Document Type


Publication Title

Emory Corp. Governance & Accountability Rev. Perspectives

Publication Date

Spring 1-3-2023


Since 1999, 932,000 people in the United States have died from a drug overdose. In 2021 alone over 100,000 people died from a drug overdose. Seventy-eight percent of those overdoses involved opioids. As the opioid epidemic has torn families apart and decimated American communities, the natural response is to find someone to blame. State and local governments, Native-American tribes, labor unions, insurance companies, hospitals, and individuals have all pointed the finger at the same culprits: opioid manufacturers and distributors.

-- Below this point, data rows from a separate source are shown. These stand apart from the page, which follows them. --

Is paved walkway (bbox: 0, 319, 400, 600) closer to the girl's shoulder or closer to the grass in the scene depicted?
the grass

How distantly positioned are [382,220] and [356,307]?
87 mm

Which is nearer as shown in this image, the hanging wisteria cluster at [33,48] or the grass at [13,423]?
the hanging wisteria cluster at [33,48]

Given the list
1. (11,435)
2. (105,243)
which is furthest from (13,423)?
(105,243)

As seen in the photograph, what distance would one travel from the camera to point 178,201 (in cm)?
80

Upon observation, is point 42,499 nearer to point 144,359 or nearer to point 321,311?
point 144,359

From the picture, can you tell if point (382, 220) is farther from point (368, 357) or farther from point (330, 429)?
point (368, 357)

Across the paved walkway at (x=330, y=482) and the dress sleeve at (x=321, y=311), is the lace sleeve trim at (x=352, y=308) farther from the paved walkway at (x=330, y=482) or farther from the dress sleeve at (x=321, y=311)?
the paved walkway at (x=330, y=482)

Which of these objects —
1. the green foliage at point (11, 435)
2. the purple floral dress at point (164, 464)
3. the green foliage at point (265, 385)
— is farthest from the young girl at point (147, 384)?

The result—over 3,000 state and local governments alongside Native American tribes joined In Re Opiate Litigation, a multidistrict litigation, alleging “improper marketing of and inappropriate distribution of various prescription opiate medications into cities, states and towns across the country.” On February 25, 2022, five years after these actions were first centralized in the Northern District of Ohio, the “Big Three” distributors (“the Distributors”)—McKesson, AmerisourceBergen, and Cardinal Health—finalized a $21 billion settlement for their role in the opioid crisis. This perspective analyzes the two main provisions of the opioid settlement—the abatement fund and Clearinghouse provisions—and compares them to equivalent provisions in the Tobacco Master Settlement Agreement (“tobacco settlement”). This juxtaposition highlights that while the opioid Global Settlement Agreement (“opioid settlement”) took a cue from the tobacco settlement agreement’s ineffective abatement fund provisions, the opioid settlement failed to mirror the biggest strength of the Tobacco Master Settlement Agreement: strong, robust transparency provisions.